By contrast, LPLND did not significantly increase the OS of patients with LPLN metastasis in this study (Fig. 3). In general, the prognosis of patients who underwent LPLND is considered to be poorer than that of patients who did not. This may be the result of patient selection, in that LPLND is adopted for more advanced disease, especially for patients with clinically evident metastasis to the LPLNs, whose prognosis is almost equivalent to patients who receive R0 resection for stage IV disease [18]. This limited impact of LPLND on survival and patient selection could be the reason why LPLND did not significantly increase the OS in patients with positive LNs, even after adjusting for the available confounders using the propensity score-matched method. Although we should wait before reaching a definitive conclusion regarding LPLND for the treatment of clinically negative LPLN low rectal cancer until the long-term outcome of the JCOG0212 study is available, the present study offered some suggestive data regarding appropriate patient selection criteria for patients with both clinically negative and positive LPLNs, for whom LPLND may be beneficial.

Finally, several limitations of this study inherent to its retrospective nature and non-randomized design should be considered. These limitations include patient and treatment selection bias.
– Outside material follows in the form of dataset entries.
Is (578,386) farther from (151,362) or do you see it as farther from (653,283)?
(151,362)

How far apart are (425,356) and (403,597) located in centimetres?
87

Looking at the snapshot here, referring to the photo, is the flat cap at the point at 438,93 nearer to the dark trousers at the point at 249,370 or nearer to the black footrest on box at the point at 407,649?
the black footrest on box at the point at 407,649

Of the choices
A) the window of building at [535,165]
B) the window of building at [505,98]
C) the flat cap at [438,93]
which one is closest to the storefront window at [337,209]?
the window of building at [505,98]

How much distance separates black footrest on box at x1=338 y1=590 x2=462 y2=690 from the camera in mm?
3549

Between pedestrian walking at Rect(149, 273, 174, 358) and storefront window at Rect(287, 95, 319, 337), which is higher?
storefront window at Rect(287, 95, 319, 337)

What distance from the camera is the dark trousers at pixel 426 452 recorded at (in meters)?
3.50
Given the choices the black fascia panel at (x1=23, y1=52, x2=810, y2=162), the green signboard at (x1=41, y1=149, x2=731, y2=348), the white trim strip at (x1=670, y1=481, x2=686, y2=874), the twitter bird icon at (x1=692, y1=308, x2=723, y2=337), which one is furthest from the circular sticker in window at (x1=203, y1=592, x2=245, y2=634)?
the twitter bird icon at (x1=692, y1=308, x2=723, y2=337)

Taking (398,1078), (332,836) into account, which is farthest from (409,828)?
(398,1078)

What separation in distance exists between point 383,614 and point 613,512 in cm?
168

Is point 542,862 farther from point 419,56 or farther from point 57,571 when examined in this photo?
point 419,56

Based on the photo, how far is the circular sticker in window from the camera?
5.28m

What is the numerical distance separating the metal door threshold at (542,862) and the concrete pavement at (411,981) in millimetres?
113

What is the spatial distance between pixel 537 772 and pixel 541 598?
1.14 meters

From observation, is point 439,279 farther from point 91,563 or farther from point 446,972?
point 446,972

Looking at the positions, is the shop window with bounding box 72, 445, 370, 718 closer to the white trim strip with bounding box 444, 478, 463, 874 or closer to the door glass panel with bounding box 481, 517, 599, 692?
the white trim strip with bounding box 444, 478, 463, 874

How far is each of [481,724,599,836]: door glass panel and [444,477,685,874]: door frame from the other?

The reasons patients were offered LPLND were not recorded in our database. Patients selected to undergo LPLND could have had more favorable clinical characteristics, including fewer comorbidities, better performance status, and a lower requirement for emergency surgery. Additionally, a non-randomized study may be confounded by other important contributing factors as a result of the lack of availability of sufficient information regarding variables, such as quality of surgery and pathological examination, which might have differed between each institute and individual surgeon. Furthermore, because patients who did not have follow-up information were excluded from the analyses, survival probabilities in the present study could have been over- or underestimated. In spite of these limitations, our findings were significant and warrant further investigations concerning both the benefits and adverse effects of this procedure.

Conclusion

In the current study, an improvement in the OS of node-negative pT3/T4 low rectal cancer patients after treatment with LPLND was suggested. To determine true benefits and harms of LPLND, further prospective studies may be warranted.